▶ **SOURCE TEXT**
========

A deep current of happiness has run through the days of this month. I have been happy beyond reason. But then, I suppose feelings are never subject to the whims of circumstance. Good thing, this.
There is always more to do than I can manage in a timely manner. Even so, I’ve watched myself move through a formidable list. It’s been a nicely balanced month of home time and touring, time with my children and with friends, and time in sweet solitude. The month has brought performances for both children and adults, and a comfortable balance of creative work and creating of order in my surroundings. And enough snowshoe forays into the woods, shoveling of snow, and carrying of wood for the wood stove to keep my body feeling strong and well. Two nights ago, after a couple of days of a very late January thaw, the snow and ice on my roof let go in a roar that sounded like a freight train thundering across my very doorstep. The next morning a friend arrived and asked me why I had parked my car in a snowbank. Going outside, I found the front end of my car encased in snow, and underneath the car, behind the front wheels, a veritable glacier of ice that had skidded there in the force of the crash. I attacked it with a crowbar—I knew that thing I’d found in the woodshed would come in handy someday. What an adventure breaking the glacier into movable pieces and levering it out from underneath the car. By the looks of it I’d thought I wouldn’t be able to go anywhere until April!

========

▶ **Dataset excerpt**
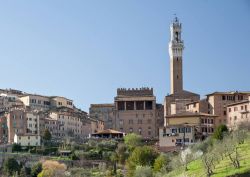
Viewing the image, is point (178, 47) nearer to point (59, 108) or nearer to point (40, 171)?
point (59, 108)

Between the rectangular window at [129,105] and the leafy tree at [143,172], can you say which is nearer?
the leafy tree at [143,172]

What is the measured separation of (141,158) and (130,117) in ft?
71.8

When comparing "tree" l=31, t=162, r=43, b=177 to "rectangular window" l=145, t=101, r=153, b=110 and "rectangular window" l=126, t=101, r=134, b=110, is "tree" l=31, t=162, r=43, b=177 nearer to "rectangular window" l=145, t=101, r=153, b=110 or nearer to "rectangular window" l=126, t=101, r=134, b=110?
"rectangular window" l=126, t=101, r=134, b=110

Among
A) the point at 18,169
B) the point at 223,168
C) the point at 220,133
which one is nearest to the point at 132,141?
the point at 220,133

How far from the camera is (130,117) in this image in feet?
263

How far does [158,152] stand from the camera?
206 ft

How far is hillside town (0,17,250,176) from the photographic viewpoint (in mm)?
67688

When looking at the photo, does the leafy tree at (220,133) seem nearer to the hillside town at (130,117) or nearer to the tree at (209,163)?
the hillside town at (130,117)

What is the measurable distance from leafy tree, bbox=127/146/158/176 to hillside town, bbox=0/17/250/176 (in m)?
1.53

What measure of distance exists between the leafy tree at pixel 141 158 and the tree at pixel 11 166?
9159mm

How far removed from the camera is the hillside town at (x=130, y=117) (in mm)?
67688

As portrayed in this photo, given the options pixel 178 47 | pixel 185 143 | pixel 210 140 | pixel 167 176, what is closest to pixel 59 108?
pixel 178 47

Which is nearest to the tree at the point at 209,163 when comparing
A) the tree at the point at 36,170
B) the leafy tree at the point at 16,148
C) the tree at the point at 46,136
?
the tree at the point at 36,170

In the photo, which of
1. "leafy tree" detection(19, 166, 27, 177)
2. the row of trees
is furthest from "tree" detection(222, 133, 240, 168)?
"leafy tree" detection(19, 166, 27, 177)
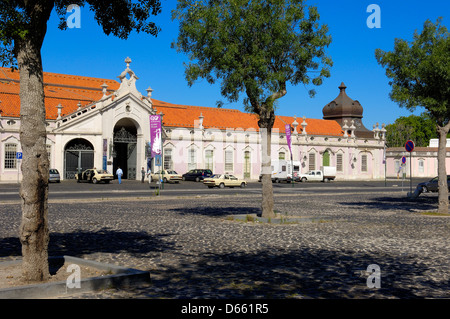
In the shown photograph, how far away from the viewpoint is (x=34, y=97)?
7.32 metres

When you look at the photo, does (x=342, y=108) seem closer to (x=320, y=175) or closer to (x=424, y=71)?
(x=320, y=175)

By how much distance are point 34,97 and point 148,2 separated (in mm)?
2677

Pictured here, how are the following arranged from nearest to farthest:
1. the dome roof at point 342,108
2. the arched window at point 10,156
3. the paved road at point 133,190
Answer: the paved road at point 133,190, the arched window at point 10,156, the dome roof at point 342,108

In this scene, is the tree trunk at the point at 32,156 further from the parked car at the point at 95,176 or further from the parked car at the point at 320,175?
the parked car at the point at 320,175

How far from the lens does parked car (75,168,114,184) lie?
167 feet

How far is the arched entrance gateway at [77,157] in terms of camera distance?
5522 centimetres

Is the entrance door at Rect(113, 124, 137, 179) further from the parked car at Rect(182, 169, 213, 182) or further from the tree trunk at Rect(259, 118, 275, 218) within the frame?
the tree trunk at Rect(259, 118, 275, 218)

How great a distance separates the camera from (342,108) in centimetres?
8594

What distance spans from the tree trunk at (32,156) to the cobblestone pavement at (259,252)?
103 cm

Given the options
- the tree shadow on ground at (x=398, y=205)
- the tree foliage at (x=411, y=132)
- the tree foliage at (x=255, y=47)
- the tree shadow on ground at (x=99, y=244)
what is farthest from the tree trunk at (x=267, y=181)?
the tree foliage at (x=411, y=132)

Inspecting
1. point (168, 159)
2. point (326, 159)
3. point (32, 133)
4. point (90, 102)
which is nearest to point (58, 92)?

========

▶ **SET EXERCISE 1**
Decide whether each statement agrees with the journal entry, answering yes or no and quoting the words that settle it: (a) The snow and ice slid off the roof after a thaw late in January. (b) A neighbor was the one who asked why the car was parked in a snowbank. (c) The crowbar had been bought specifically for breaking up the ice.
▶ **SET EXERCISE 2**
Answer from the journal entry:
(a) Which three physical activities kept the writer's body feeling strong and well?
(b) What did the sound of the snow and ice leaving the roof resemble?
(c) Where was the large piece of ice found?
The listing is independent material and has no connection to the journal entry.

▶ **WRITTEN REPLY 1**
(a) Yes: "after a couple of days of a very late January thaw, the snow and ice on my roof let go"
(b) No: "The next morning a friend arrived and asked me why I had parked my car in a snowbank."
(c) No: "I knew that thing I’d found in the woodshed would come in handy someday."

▶ **WRITTEN REPLY 2**
(a) Snowshoe forays into the woods, shoveling snow, and carrying wood for the wood stove.
(b) A freight train thundering across the doorstep.
(c) Underneath the car, behind the front wheels.